**WORK TO BE COMPLETED:** Provide only the number of lines in the listing that contain the string "site".

**GIVEN RECORDS:**
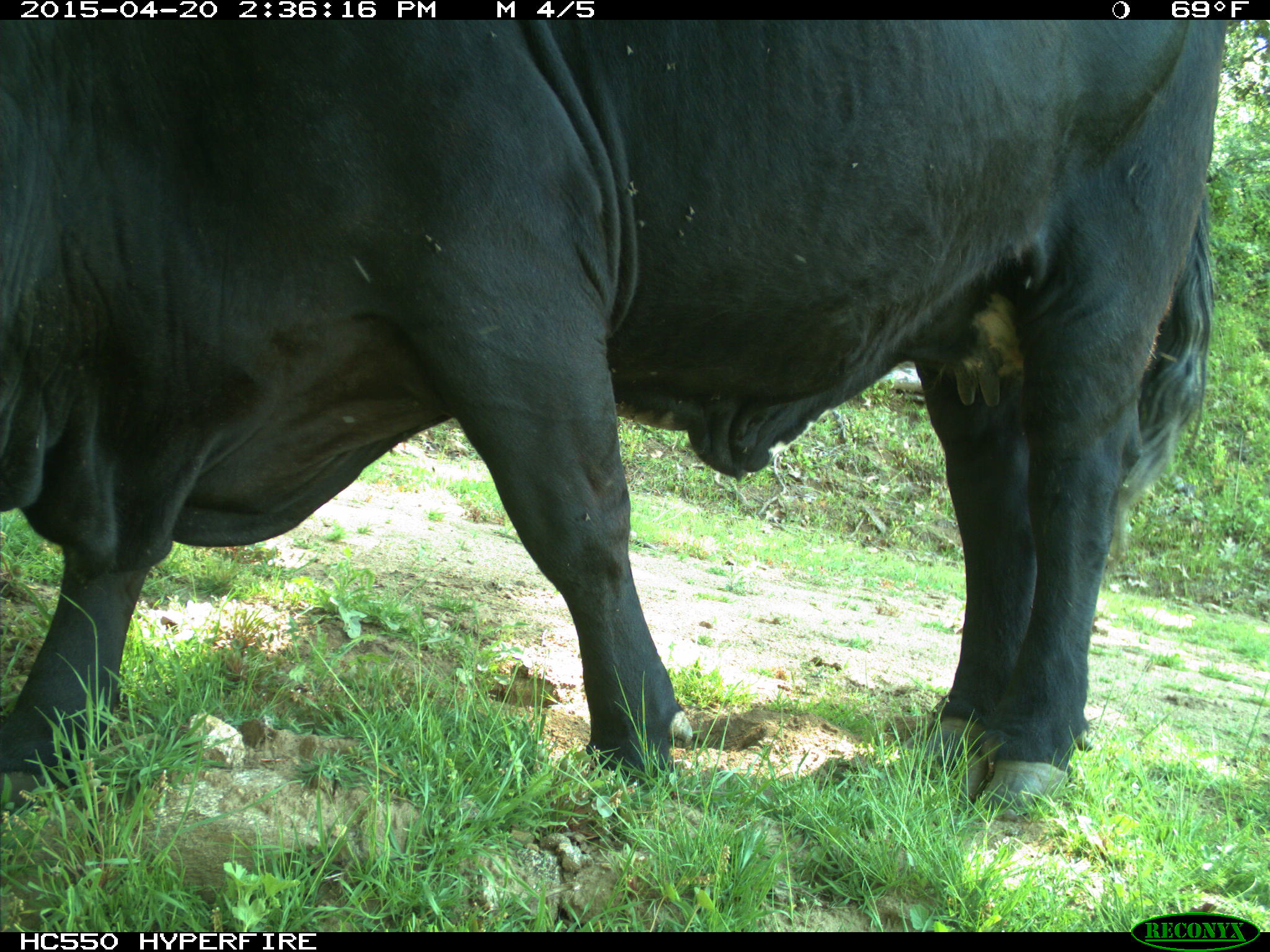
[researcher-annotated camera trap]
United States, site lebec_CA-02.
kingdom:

==

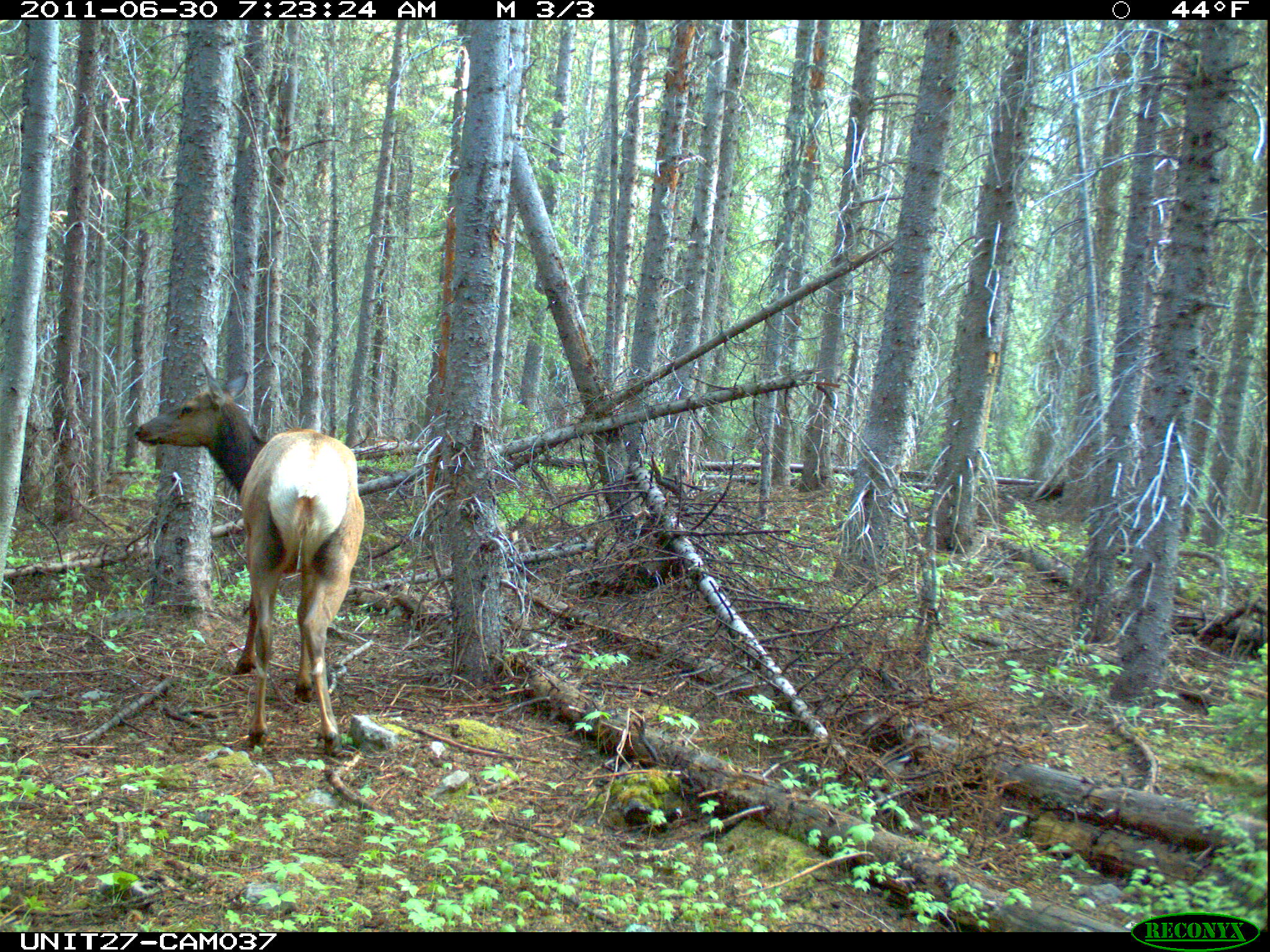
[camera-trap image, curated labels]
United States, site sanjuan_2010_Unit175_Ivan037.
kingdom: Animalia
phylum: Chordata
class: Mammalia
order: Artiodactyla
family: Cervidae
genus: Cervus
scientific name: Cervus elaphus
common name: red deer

**RESULT OF THE EXERCISE:** 2